What to produce:
Copy the part of the microformatsDevCamp post starting with "Clearly, it all" and going on through "time and enthusiasm.", swapping "developers" for "programmers".

### Reading text ###

One month later, I wanted to share some observations about microformatsDevCamp and my thoughts about why it was so successful.
Clearly, it all begins and ends with the people who participate: we were thrilled to have several dozen developers and designers drop in over two days. Over thirty folks went further and donated at the door, but more importantly, everyone contributed their time and enthusiasm.
Applying the lessons of prior devCamps, the group proposed dozens of ideas and came together around 7 projects. Many of them ended up sharing their results as open-source on github; others created bespoke sites and yet other conversations impacted projects folks were already working on.
In an increasingly online world, I think the primary lesson of this devCamp was Robert Cailliau‘s classic quote, “there is no such thing as a virtual beer.” It’s refreshing to see that putting this many bright and opinionated folks in one place, at one time, actually results in concrete progress. I’d like to think at least a little of the credit is due to the minimalist philosophy of the microformats.org movement…
Probably the only serious glitch was softwear-related; our initial rush t-shirt order didn’t turn out as we expected, so we’re spending a bit more to order new, higher-quality shirts. In the interests of transparency, we will be posting the full, final details online once those are printed and mailed out.

### Data provided ###

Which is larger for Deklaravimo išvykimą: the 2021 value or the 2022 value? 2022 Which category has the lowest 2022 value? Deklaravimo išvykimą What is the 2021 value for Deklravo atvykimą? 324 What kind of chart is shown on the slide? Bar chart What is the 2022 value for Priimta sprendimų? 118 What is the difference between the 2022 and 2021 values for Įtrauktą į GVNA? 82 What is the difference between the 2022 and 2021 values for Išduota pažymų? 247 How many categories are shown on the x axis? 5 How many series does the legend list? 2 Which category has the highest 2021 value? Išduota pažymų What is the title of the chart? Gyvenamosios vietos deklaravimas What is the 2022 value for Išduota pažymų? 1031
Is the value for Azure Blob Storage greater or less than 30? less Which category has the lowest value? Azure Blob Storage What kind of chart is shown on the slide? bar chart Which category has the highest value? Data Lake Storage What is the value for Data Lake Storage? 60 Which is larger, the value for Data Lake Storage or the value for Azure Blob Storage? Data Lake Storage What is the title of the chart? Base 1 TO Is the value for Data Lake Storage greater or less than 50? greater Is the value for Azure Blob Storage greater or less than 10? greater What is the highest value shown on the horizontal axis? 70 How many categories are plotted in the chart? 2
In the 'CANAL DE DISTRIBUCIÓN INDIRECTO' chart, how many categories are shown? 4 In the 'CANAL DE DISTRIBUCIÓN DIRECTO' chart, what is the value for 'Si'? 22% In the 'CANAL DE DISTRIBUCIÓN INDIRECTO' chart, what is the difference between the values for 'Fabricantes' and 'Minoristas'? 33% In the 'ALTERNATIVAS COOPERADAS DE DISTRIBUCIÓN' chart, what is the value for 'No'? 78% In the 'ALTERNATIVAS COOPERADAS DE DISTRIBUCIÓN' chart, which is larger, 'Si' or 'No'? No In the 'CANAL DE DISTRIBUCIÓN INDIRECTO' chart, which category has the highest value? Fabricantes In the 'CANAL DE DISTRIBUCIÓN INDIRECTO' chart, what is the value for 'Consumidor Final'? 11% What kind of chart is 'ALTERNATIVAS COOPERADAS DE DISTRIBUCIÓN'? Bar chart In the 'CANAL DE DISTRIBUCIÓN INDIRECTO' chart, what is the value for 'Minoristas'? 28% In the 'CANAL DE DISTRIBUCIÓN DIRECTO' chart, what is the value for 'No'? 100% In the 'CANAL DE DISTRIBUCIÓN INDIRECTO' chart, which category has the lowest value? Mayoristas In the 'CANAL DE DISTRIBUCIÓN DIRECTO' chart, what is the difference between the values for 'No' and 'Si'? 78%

###

Answer below:
Clearly, it all begins and ends with the people who participate: we were thrilled to have several dozen programmers and designers drop in over two days. Over thirty folks went further and donated at the door, but more importantly, everyone contributed their time and enthusiasm.